What Happens When an Event Is Raised?

When an event is raised, it touches off a series of rule set evaluations. The pico engine is responsible for determining what rule sets need to be evaluated for a given event. I say "evaluated" rather than "executed" because an event may not result in any rules being executed unless they are selected based on their eventex and the past pattern of event

Every rule that has a matching eventex will be added to the execution schedule. The pico engine guarantees that rules in a given rule set will be scheduled in order, but does not give any guarantees about the execution order of rule sets themselves. 

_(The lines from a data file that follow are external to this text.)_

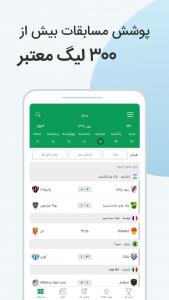 اسکرین شات برنامه مدال | نتایج زنده و پیش بینی فوتبال 5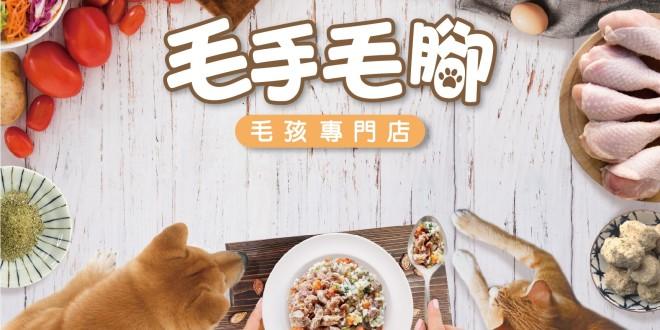 最齊全的犬貓天然鮮食專賣–毛手毛腳–毛孩專門店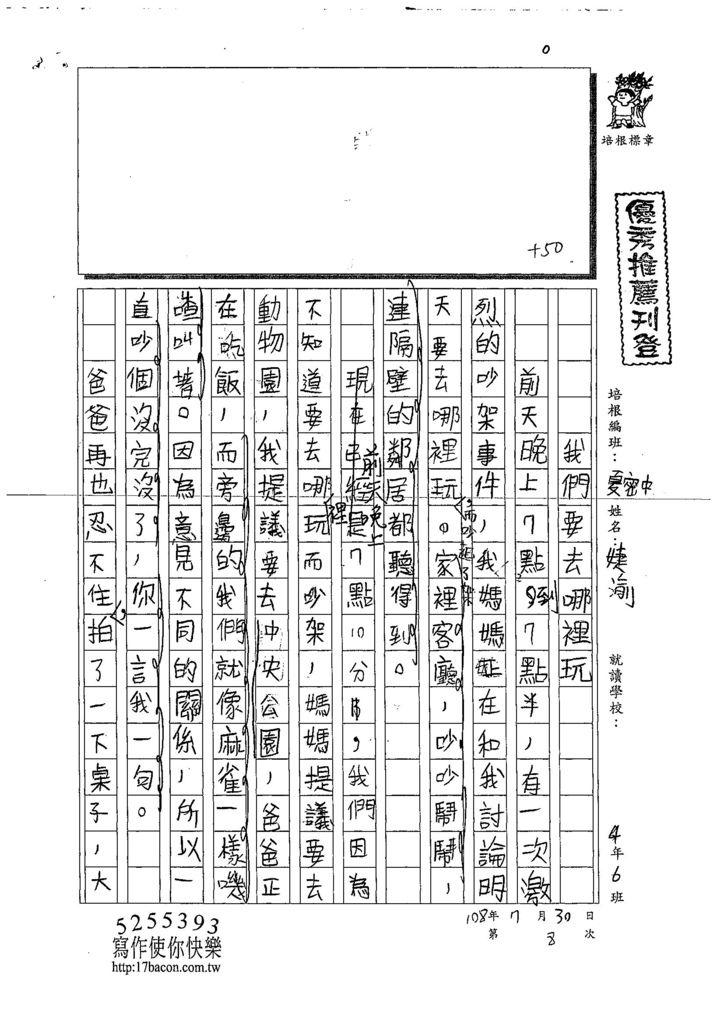 108TMW302楊婕渝 (1).jpg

After the schedule has been created, the pico engine executes it. Execution results in the rule prelude being executed, the condition being evaluated, action being taken (based on the outcome of the condition), and the rule postlude being executed. Note that it possible to have an execution cycle that does not take any action if all the scheduled rules have no actions or have conditional actions where the condition is not true.

One action a rule can take is to send a directive (a response from the event). Even if no send_directive() actions are taken, a directive document is still produced, but the list of directives is empty.

Because rules can raise events, one event can result in a rule executing that causes another event. Rules can raise events directly in the rule postlude. In that case, for efficiency reasons, the event is examined and the schedule updated during the same execution cycle. All the directives in this case will have the same event ID.